Report every line in the data below that contains the word "Given", copying each such line in full.

• **Data**:
· · · ·
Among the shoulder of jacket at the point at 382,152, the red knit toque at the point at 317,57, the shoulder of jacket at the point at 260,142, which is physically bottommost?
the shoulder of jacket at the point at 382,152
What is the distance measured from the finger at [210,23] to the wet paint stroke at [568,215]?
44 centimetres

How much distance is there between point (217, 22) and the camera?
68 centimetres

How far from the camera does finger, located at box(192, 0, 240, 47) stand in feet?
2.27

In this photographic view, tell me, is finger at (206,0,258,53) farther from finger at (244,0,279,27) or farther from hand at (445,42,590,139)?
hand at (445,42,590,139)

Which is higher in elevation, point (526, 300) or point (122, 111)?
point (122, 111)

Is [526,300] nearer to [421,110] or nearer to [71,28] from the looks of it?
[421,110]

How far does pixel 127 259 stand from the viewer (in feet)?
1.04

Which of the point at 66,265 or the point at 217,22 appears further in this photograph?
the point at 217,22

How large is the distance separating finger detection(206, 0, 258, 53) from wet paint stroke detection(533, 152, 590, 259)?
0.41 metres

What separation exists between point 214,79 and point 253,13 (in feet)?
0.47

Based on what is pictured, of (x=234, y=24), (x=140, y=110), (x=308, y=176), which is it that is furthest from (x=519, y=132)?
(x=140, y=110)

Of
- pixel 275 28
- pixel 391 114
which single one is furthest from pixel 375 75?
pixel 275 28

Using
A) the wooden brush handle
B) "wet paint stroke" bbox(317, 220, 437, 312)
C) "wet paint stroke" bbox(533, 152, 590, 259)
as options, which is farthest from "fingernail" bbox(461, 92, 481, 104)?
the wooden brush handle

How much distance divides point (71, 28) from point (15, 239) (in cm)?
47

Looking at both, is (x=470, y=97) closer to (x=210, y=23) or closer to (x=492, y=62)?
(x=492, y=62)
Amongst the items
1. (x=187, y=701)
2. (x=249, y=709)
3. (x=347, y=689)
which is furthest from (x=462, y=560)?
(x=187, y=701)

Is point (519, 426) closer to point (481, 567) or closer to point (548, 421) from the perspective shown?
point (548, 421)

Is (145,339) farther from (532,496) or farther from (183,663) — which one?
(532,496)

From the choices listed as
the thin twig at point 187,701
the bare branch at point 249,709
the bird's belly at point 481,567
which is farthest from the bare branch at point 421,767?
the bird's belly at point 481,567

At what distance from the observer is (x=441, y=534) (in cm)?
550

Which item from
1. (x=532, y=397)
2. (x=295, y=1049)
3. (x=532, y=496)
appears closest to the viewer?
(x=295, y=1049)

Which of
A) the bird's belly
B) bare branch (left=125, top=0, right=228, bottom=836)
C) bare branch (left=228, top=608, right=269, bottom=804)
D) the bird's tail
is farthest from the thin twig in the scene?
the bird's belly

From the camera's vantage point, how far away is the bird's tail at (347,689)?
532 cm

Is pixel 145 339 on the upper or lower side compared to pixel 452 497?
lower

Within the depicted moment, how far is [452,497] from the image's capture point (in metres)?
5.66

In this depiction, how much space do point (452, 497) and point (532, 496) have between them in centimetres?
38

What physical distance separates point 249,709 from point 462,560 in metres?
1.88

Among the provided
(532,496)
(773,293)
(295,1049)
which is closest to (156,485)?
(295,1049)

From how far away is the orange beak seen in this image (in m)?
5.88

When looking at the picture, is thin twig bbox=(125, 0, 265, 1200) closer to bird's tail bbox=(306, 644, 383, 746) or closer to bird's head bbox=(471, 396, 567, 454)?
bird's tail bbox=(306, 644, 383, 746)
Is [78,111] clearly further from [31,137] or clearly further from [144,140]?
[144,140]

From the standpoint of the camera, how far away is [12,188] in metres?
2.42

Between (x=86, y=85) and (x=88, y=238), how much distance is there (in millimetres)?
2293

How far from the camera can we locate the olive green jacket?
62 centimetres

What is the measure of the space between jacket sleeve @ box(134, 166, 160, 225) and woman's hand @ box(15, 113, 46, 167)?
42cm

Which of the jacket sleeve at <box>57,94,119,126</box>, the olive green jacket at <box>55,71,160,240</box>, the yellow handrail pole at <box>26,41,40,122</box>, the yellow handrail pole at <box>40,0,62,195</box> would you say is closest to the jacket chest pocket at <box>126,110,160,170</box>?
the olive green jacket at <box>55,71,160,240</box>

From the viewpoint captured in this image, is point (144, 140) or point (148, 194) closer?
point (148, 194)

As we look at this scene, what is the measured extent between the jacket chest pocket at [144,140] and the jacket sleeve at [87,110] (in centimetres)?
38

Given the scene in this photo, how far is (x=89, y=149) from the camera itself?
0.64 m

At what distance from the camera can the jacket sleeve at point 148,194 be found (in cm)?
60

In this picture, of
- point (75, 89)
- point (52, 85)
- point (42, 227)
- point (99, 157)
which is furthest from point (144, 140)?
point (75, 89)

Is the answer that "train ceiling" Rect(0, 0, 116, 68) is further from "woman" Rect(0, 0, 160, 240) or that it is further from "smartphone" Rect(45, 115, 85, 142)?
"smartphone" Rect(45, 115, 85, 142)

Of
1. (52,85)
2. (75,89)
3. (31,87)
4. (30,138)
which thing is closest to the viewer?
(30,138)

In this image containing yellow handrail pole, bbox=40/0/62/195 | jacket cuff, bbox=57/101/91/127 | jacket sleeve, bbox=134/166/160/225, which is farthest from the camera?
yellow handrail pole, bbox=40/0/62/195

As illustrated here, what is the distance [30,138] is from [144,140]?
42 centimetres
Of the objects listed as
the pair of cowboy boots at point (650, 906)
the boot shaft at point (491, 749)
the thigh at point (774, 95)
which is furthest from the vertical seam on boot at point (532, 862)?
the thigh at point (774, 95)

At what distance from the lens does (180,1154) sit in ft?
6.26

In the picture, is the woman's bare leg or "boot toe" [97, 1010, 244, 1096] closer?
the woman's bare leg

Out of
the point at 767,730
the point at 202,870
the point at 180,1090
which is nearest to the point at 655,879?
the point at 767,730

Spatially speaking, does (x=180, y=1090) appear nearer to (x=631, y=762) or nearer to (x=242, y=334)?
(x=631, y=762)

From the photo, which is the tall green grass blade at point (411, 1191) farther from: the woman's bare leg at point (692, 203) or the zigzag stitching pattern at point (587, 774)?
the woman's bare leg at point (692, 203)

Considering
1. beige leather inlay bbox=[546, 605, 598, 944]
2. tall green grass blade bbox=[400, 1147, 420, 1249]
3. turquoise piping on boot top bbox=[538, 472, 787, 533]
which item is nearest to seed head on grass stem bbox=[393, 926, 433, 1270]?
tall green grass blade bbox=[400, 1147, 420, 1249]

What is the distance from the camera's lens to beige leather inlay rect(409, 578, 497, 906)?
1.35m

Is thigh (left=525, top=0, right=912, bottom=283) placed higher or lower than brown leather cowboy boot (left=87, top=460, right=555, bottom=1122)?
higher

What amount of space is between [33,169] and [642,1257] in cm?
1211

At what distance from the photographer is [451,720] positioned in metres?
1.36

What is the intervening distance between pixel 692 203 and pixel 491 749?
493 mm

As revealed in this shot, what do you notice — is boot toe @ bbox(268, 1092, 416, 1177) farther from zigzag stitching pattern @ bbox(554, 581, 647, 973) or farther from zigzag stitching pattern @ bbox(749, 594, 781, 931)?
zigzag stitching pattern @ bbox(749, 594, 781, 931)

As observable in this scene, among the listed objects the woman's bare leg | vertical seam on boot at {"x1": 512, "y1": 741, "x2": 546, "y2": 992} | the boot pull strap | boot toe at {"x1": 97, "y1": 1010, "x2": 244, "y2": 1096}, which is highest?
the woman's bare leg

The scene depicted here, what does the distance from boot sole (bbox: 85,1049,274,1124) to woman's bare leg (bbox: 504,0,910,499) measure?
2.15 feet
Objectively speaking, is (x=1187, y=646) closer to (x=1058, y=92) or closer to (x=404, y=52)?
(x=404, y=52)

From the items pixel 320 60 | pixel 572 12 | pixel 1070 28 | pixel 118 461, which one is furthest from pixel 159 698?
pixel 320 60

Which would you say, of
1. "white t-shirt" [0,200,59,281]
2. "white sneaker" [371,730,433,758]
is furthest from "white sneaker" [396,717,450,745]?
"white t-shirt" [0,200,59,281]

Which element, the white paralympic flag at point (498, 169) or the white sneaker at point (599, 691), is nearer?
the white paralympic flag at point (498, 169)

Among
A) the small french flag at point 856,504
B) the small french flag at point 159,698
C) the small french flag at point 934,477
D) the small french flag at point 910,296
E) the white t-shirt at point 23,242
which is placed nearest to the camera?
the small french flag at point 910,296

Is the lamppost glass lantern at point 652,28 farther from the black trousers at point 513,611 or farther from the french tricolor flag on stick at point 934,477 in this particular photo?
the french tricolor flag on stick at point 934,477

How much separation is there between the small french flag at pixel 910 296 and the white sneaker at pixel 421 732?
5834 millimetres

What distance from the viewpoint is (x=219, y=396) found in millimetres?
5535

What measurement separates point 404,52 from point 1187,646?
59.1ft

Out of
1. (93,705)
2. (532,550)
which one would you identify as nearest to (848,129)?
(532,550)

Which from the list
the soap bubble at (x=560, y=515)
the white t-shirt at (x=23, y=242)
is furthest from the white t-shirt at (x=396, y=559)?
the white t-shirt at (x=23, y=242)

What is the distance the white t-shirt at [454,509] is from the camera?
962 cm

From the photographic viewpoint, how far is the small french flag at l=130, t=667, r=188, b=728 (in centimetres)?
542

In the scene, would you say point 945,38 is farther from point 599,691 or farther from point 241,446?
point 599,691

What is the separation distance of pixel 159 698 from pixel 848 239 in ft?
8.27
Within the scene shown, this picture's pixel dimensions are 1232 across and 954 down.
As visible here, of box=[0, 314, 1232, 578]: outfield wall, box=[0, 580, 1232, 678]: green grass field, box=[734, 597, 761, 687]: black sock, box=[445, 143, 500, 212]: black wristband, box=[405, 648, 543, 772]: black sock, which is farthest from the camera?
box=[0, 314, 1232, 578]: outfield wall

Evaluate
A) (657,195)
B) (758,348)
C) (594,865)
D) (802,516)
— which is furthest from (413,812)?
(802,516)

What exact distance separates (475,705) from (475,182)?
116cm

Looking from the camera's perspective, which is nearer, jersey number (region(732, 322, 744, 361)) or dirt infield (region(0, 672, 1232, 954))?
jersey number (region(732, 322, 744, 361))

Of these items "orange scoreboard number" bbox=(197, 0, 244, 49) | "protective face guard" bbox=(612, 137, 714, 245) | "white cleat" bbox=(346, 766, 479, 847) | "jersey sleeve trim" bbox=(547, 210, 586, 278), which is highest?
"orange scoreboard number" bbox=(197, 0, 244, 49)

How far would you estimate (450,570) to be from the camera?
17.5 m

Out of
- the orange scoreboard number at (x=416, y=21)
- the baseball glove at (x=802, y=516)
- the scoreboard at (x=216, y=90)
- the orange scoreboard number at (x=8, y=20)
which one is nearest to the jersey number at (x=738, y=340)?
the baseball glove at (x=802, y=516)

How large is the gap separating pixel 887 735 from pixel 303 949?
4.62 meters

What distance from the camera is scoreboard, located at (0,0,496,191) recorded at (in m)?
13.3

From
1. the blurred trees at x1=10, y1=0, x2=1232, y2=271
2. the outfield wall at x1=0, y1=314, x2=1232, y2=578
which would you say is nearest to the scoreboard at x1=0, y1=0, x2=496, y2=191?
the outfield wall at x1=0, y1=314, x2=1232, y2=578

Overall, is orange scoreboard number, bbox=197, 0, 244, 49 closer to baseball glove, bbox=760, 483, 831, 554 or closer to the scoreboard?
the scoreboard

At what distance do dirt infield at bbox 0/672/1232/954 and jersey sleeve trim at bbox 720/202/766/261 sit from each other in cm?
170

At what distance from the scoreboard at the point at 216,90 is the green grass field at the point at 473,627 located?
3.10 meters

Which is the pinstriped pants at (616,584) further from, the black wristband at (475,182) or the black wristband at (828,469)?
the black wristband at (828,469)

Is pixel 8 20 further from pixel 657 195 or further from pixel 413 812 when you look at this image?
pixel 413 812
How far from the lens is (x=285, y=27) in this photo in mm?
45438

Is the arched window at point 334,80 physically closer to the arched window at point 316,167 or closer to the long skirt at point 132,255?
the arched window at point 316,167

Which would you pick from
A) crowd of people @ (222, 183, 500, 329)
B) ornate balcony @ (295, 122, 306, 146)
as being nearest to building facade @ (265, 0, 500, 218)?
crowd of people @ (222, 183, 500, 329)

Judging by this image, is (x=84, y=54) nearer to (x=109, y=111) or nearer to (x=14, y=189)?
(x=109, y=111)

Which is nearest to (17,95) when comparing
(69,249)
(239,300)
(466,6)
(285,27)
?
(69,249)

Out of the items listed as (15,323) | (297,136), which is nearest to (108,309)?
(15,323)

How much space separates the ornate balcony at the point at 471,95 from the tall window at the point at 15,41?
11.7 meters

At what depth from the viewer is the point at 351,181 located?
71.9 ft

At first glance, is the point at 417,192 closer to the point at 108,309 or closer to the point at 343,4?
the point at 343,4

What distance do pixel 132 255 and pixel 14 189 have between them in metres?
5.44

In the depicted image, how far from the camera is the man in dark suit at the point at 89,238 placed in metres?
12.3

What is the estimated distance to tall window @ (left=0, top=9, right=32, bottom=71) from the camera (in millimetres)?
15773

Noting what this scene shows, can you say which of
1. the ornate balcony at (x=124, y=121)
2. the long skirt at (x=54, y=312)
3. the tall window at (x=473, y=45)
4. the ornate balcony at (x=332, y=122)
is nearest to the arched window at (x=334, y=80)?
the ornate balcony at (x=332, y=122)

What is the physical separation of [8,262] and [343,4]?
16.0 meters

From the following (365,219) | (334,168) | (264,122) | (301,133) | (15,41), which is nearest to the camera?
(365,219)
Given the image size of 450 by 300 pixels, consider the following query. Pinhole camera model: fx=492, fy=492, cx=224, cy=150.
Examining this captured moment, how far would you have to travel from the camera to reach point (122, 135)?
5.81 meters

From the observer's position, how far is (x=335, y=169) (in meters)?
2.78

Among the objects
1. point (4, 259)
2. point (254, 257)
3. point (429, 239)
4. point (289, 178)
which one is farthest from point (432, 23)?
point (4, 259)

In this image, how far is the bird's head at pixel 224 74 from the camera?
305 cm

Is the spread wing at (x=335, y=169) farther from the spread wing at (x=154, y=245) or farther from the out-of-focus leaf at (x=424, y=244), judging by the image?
· · · ·
• **Exercise output**:
Given the scene in this photo, how far is (x=89, y=149) from the camera itself?
Given the image size of 450 by 300 pixels, consider the following query. Pinhole camera model: fx=492, fy=492, cx=224, cy=150.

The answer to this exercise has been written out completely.